Fig. 8.1
Imaging LTP in the CA1 region. (A) A CCD image of the CA1 region in a hippocampal slice, with boundaries between layers highlighted in red. SO stratum oriens, SP stratum pyramidale, SR stratum radiatum, DG dentate gyrus. The CA2 region is above the field of view. The stimulating electrode is visible from the left (red arrow) and the field potential recording electrode is visible from the right (white arrow head). Four sites are indicated with numbers. (Bi). Optical traces are displayed from the 464 photodiodes that image the spatial distributions of responses to electrical stimulation (60 μA, 200 μs, each trace is an average of four trials). The red curves highlight boundaries in (A). (Bii). The field potential recording (above) and optical trace from the same location (site 1). The dashed trace represents the response 2 min before stimulation with three theta bursts and the red trace represents the response 50 min after. (Ci) The response map prior to theta burst stimulation, with amplitude encoded as color according to the scale in the lower left corner. (Cii) The response map after theta burst stimulation. (Ciii) The difference map created by subtracting (Ci) from (Cii) illustrates the spatial distribution of LTP. (D) The time course of response amplitude and field potential slope from the sites indicated in (A). Three theta bursts were applied at the arrow (TBS). (Modified from Chang and Jackson (2006b))

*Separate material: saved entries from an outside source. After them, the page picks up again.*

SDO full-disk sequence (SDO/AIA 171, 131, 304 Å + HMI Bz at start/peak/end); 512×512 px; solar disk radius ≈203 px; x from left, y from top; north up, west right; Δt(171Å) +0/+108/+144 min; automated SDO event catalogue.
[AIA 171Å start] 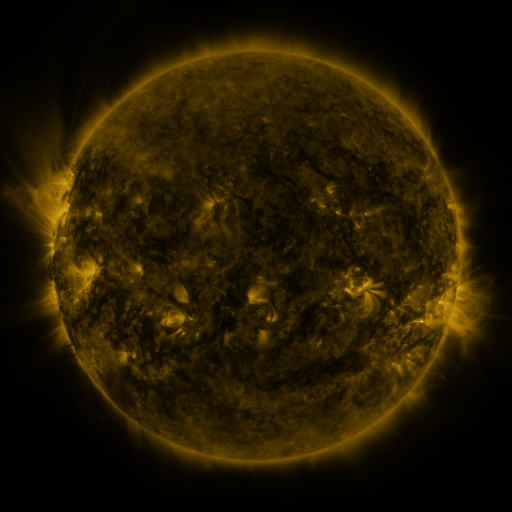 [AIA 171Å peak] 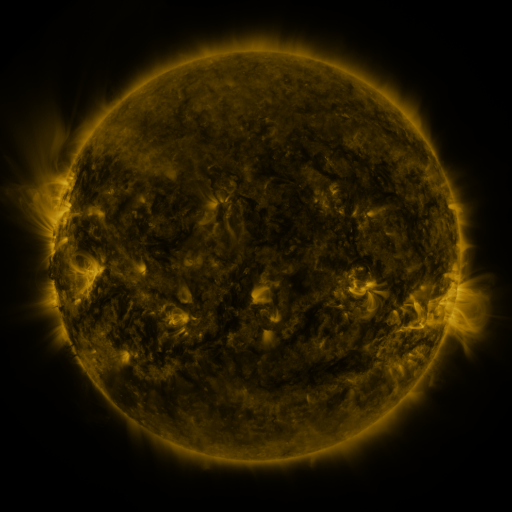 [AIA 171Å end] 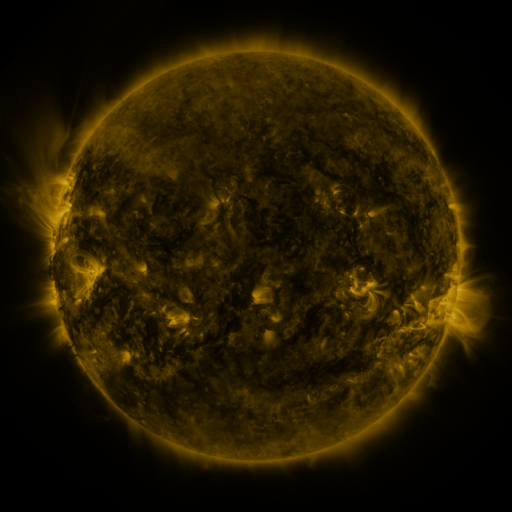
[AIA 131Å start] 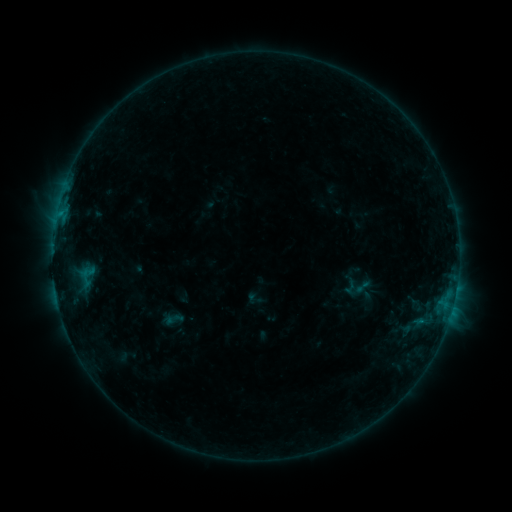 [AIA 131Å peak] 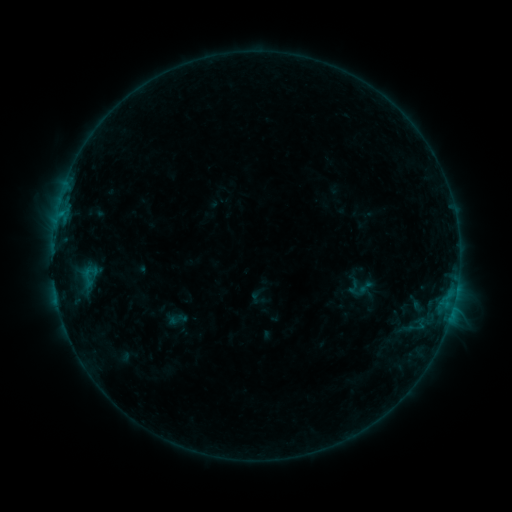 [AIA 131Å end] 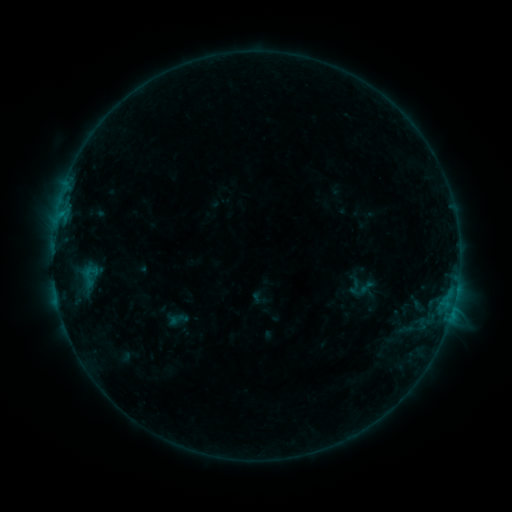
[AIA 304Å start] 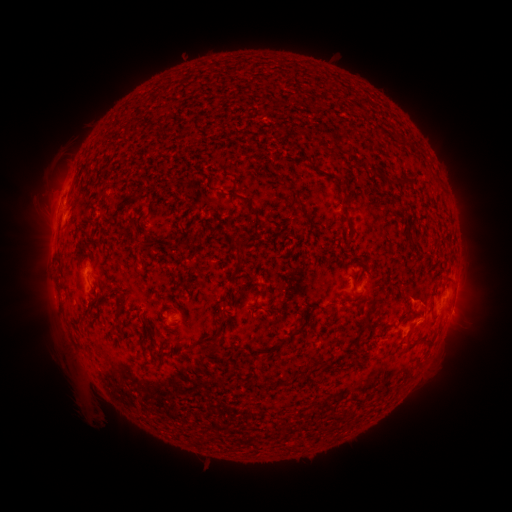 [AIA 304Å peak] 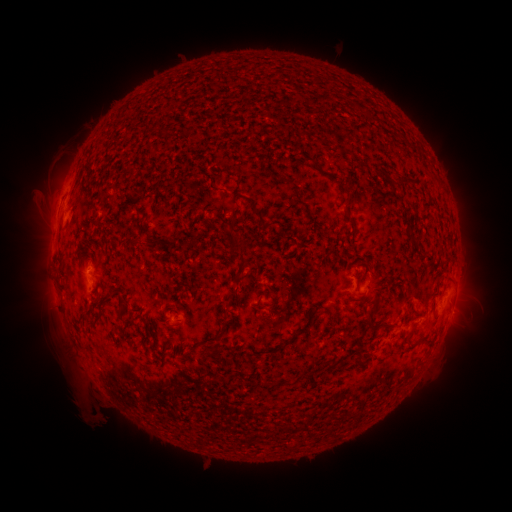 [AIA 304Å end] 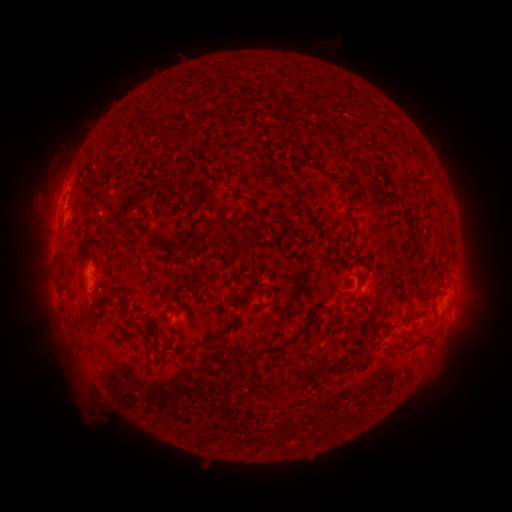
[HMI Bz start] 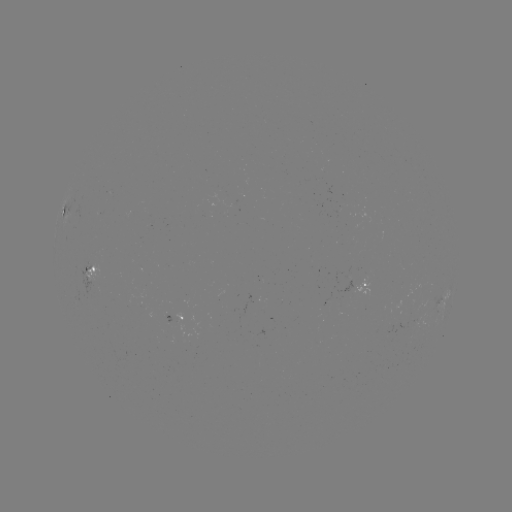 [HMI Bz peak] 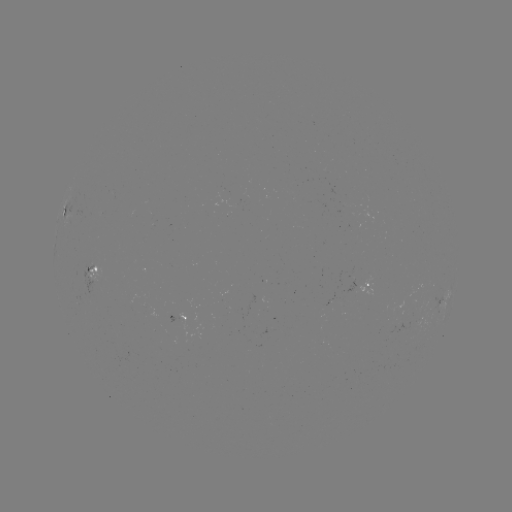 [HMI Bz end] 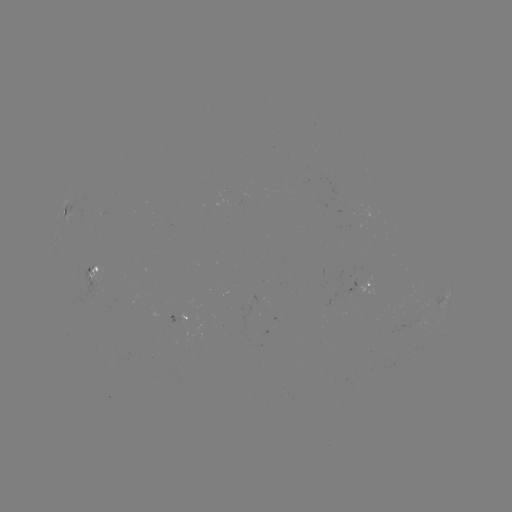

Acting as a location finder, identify emerging-flux region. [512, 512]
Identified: (391, 333).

The basis for these features remains unclear, but the LTP maps bore a striking resemblance to the maps of action potential amplitude during the second and third theta burst used to induce LTP. Figure 8.2a displays the response amplitude map, along-side the spike amplitude maps during the three successive LTP-inducing theta bursts. There is a clear increase in spike map complexity with each theta burst, and the final spike map resembles the LTP map in the right panel. A plot of spike amplitude versus change in response amplitude shows a poor correlation for the first theta burst but a high correlation for the second two (Fig. 8.2b). The slope of these plots rose from ~0.35 to ~1 in the averages from eight such experiments (Fig. 8.2c). This experiment showed that regions where theta burst stimulation induced action potentials were subsequently found to be potentiated. This correlation reveals an important manifestation of the well-known Hebb condition of plasticity in which a stimulus can alter synaptic strength only when the stimulus drives action potentials in both the pre- and postsynaptic cells. Thus, this recasts the question of why LTP induction is so heterogeneous. The question has been translated into a question about why postsynaptic spiking is so heterogeneous. Although we are in no better position to answer this question than the first question, knowing that the action potential map exhibits the same heterogeneity suggests that experiments to study the action potential map may ultimately shed light on the basis for the spatial heterogeneity of LTP.
Fig. 8.2
Correlation between LTP and spike amplitude during induction. (a) Maps of response amplitude (first panel), spike amplitude during the first, second, and third theta bursts (next three panels), and LTP (right panel). Red curves highlight boundaries between layers as in Fig. 8.1a (Stimulation 80 μA). (b) Plot of spike amplitude during theta bursts versus the magnitude of LTP, with each point in the field of view contributing one point to the plots. The slopes increased with successive theta bursts. (c) The average slope from eight experiments as in (b) show statistically significant increases in slope after the first theta burst (*P < 0.005). (Modified from Chang and Jackson (2006b))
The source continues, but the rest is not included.